THE RECORDS:
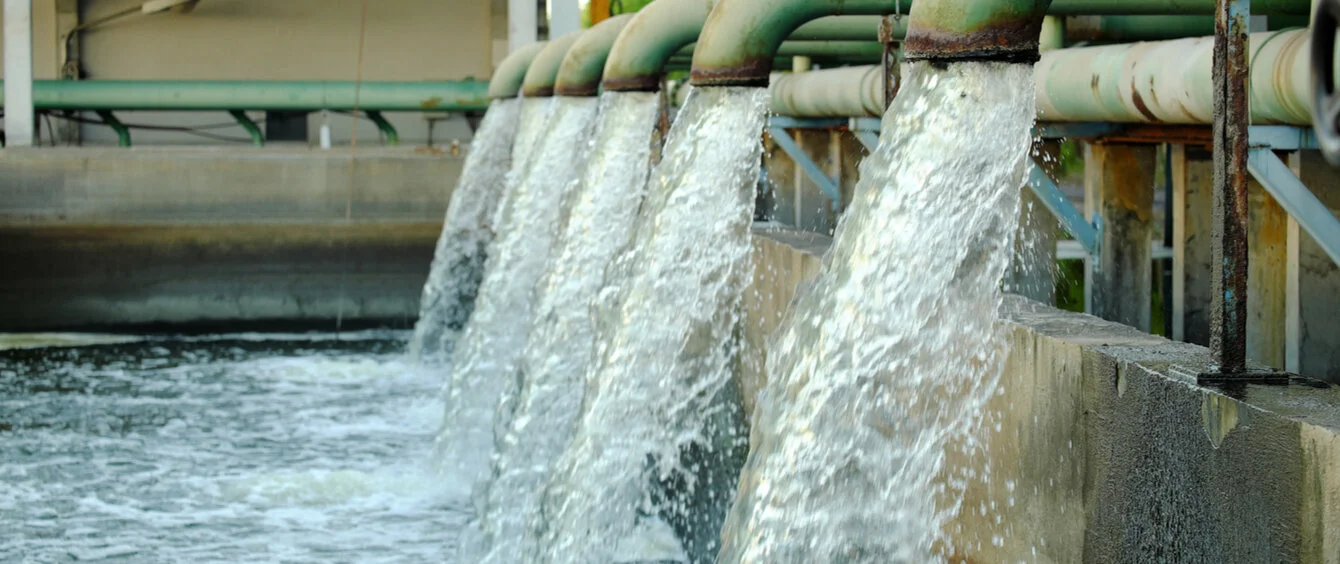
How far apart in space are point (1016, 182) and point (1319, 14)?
1.59 metres

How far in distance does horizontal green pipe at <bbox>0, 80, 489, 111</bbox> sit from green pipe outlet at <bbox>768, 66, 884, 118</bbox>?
598 cm

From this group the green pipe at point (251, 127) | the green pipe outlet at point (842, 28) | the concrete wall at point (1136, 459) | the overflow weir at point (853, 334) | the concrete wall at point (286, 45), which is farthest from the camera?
the concrete wall at point (286, 45)

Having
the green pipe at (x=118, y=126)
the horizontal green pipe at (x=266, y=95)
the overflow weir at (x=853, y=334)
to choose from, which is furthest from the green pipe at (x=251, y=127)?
the overflow weir at (x=853, y=334)

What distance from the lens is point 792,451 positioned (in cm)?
313

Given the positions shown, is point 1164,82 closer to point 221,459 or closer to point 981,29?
point 981,29

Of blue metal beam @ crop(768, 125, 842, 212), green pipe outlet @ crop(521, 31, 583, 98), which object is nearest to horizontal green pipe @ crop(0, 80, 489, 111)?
green pipe outlet @ crop(521, 31, 583, 98)

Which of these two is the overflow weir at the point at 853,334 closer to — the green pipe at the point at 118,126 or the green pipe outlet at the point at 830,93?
the green pipe outlet at the point at 830,93

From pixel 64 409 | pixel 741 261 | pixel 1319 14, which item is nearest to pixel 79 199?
pixel 64 409

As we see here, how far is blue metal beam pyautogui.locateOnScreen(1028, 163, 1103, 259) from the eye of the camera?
4.39 metres

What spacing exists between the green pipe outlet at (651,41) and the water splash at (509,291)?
1.24 metres

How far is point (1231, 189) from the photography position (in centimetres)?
239

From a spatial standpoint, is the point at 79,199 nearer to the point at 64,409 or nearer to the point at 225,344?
the point at 225,344

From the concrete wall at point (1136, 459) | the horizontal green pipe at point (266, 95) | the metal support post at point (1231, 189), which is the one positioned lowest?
the concrete wall at point (1136, 459)

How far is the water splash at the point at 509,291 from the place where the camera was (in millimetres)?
6824
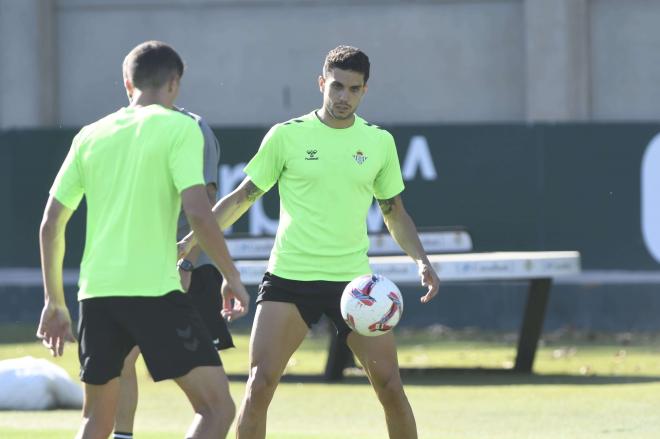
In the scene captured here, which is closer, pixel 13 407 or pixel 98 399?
pixel 98 399

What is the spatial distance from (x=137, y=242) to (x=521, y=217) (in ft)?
37.6

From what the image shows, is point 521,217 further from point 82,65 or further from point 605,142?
point 82,65

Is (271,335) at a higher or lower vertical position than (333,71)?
lower

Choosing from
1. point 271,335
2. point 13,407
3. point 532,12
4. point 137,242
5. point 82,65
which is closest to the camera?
point 137,242

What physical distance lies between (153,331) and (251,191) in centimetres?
175

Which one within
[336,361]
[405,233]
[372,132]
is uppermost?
[372,132]

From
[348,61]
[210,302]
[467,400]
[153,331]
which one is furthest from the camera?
[467,400]

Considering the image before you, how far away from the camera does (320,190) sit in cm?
805

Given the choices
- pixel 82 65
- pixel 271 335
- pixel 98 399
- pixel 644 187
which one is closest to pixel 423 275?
pixel 271 335

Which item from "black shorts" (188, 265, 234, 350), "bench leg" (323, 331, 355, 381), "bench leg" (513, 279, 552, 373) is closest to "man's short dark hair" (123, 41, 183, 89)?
"black shorts" (188, 265, 234, 350)

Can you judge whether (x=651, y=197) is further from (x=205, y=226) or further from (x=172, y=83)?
(x=205, y=226)

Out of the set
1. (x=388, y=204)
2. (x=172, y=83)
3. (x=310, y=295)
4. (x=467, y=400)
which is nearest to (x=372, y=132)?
(x=388, y=204)

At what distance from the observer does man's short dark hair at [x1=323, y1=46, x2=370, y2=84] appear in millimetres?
8031

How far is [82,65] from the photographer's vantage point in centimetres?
2458
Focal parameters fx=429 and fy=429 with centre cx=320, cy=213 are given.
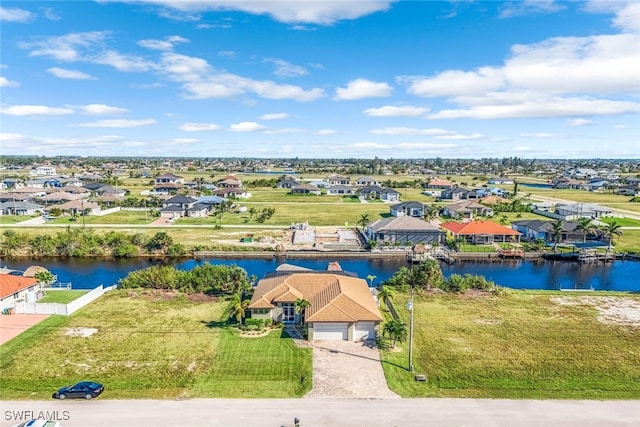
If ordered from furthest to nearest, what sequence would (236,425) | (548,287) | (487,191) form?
1. (487,191)
2. (548,287)
3. (236,425)

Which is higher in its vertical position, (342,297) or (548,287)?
(342,297)

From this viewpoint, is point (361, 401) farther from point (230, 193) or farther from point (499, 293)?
point (230, 193)

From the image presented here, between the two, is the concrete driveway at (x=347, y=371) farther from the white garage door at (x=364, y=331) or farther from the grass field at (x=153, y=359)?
the grass field at (x=153, y=359)

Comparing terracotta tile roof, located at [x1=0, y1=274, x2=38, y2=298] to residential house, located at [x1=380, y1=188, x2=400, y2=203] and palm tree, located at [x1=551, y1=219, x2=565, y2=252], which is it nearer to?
palm tree, located at [x1=551, y1=219, x2=565, y2=252]

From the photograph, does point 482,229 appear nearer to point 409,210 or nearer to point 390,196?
point 409,210

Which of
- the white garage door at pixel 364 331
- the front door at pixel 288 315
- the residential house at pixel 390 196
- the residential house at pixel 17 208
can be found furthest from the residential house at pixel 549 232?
the residential house at pixel 17 208

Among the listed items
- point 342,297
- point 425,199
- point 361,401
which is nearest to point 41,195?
point 425,199
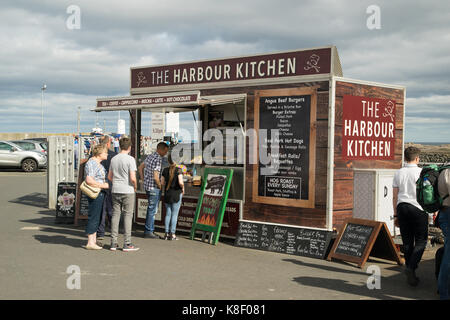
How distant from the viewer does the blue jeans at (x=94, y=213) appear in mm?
7887

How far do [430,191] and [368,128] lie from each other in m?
3.49

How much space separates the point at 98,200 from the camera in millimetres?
8000

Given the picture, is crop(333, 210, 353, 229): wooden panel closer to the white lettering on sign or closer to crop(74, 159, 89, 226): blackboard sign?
the white lettering on sign

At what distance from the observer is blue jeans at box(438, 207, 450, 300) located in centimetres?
522

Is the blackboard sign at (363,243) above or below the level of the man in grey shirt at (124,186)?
below

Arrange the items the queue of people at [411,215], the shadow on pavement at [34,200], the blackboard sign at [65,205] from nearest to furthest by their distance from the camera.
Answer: the queue of people at [411,215]
the blackboard sign at [65,205]
the shadow on pavement at [34,200]

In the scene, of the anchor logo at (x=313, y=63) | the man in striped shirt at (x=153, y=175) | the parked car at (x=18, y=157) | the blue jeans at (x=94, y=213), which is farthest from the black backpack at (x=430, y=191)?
the parked car at (x=18, y=157)

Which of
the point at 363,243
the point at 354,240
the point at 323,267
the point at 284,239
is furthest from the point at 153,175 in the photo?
the point at 363,243

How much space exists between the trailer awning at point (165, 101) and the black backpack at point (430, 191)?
13.8 ft

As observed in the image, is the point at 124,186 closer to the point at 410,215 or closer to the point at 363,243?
the point at 363,243

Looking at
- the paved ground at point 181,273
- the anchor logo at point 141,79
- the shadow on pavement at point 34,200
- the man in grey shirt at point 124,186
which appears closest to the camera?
the paved ground at point 181,273

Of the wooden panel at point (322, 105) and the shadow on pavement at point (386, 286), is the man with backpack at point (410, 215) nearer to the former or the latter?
the shadow on pavement at point (386, 286)
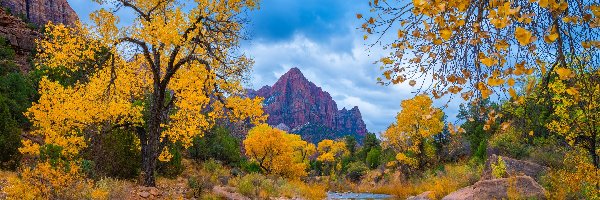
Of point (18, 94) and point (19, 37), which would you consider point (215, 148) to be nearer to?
point (18, 94)

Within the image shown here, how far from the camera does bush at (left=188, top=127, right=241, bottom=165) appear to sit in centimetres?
3866

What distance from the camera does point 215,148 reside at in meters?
40.5

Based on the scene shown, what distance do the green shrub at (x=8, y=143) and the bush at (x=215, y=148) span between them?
1763cm

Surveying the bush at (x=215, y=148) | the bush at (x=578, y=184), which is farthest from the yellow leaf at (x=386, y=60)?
the bush at (x=215, y=148)

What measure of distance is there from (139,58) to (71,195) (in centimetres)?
663

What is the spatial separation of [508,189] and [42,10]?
109 meters

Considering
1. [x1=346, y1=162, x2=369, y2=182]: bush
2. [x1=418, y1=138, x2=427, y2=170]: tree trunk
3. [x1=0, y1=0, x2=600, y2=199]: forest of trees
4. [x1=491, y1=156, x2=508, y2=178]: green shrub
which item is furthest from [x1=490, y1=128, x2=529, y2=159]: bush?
[x1=346, y1=162, x2=369, y2=182]: bush

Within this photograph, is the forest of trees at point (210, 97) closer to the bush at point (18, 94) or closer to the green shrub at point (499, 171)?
the green shrub at point (499, 171)

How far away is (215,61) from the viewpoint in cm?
1429

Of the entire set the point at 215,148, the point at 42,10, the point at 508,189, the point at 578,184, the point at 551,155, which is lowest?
the point at 508,189

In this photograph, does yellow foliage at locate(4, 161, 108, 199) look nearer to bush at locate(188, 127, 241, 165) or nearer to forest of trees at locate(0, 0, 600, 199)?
forest of trees at locate(0, 0, 600, 199)

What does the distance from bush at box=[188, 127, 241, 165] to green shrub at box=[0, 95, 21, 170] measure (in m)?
17.6

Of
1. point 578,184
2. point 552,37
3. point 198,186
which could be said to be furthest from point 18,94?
point 552,37

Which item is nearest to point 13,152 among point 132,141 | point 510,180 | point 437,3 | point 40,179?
point 132,141
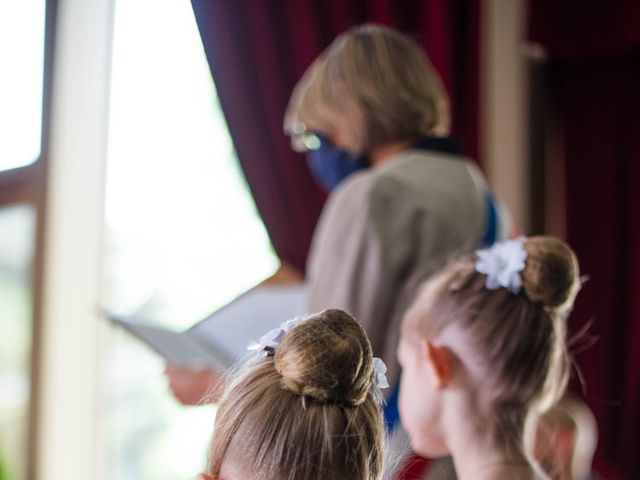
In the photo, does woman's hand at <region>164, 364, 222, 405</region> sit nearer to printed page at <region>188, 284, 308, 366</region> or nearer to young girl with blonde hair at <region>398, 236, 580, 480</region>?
printed page at <region>188, 284, 308, 366</region>

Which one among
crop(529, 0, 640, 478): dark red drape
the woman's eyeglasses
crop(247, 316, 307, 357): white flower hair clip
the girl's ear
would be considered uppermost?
Result: crop(247, 316, 307, 357): white flower hair clip

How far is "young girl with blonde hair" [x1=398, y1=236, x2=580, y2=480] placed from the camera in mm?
1275

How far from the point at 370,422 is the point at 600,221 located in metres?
2.05

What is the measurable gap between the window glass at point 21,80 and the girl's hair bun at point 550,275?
1577mm

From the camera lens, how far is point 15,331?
2439 millimetres

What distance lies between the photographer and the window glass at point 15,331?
2.42 meters

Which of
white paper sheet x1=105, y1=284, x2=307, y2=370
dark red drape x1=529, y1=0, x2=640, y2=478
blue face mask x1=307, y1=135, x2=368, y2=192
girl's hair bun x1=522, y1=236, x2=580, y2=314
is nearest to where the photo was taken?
girl's hair bun x1=522, y1=236, x2=580, y2=314

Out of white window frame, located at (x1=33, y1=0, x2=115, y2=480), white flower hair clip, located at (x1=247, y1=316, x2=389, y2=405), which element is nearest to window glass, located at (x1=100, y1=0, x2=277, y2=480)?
white window frame, located at (x1=33, y1=0, x2=115, y2=480)

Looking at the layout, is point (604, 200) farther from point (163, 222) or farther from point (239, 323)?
point (239, 323)

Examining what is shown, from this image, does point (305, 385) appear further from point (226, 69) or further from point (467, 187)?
point (226, 69)

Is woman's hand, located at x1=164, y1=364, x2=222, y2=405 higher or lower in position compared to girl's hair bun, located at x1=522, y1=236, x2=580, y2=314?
lower

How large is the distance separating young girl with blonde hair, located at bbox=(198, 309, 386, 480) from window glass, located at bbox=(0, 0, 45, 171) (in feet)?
5.66

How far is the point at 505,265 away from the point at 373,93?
1.41 feet

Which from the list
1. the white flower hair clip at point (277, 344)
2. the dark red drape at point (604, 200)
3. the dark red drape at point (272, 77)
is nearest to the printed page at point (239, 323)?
the white flower hair clip at point (277, 344)
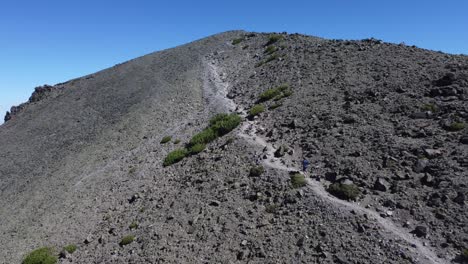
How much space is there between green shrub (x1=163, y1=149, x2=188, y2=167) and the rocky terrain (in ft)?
1.77

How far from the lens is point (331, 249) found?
15125mm

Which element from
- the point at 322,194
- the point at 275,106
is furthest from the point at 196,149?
the point at 322,194

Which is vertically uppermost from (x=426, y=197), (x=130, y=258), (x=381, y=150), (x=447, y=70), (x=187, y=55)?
(x=187, y=55)

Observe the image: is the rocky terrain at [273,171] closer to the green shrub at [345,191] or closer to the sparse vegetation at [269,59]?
the green shrub at [345,191]

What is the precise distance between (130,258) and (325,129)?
1403 centimetres

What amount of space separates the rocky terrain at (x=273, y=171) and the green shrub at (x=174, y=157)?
1.77 feet

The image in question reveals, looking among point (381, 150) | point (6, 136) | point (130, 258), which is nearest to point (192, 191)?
point (130, 258)

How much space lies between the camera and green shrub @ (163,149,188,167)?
2741 centimetres

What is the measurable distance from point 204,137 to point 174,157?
2.81m

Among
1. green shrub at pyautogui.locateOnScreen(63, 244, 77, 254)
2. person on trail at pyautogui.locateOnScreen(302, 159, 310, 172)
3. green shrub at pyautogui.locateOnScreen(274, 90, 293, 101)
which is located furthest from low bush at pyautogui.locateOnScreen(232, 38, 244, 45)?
green shrub at pyautogui.locateOnScreen(63, 244, 77, 254)

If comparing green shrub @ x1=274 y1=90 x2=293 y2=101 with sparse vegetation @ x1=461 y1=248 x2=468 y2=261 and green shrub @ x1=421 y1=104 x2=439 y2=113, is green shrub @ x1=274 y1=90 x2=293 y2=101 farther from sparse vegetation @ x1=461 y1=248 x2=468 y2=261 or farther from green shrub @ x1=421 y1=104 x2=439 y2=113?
sparse vegetation @ x1=461 y1=248 x2=468 y2=261

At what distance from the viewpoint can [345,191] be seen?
18.0 m

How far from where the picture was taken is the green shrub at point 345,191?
58.3 feet

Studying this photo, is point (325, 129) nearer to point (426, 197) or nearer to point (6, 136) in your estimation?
point (426, 197)
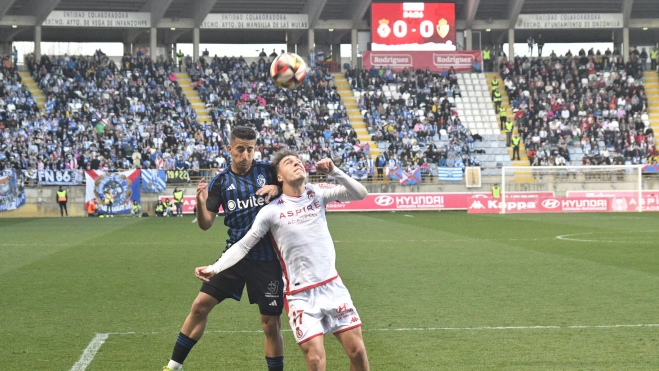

WHAT YOU HAVE TO DO: Put the rows from the line with "Observe the image: is" to the line with "1403 centimetres" into a JSON list of strings, one string per line, with blank lines dropped.

ANSWER TO THIS EXERCISE:
[
  "Observe the image: is the rocky terrain at [273,171] closer to the green shrub at [345,191] or closer to the sparse vegetation at [269,59]?",
  "the green shrub at [345,191]",
  "What is the precise distance between (130,258) and (325,129)?",
  "1403 centimetres"
]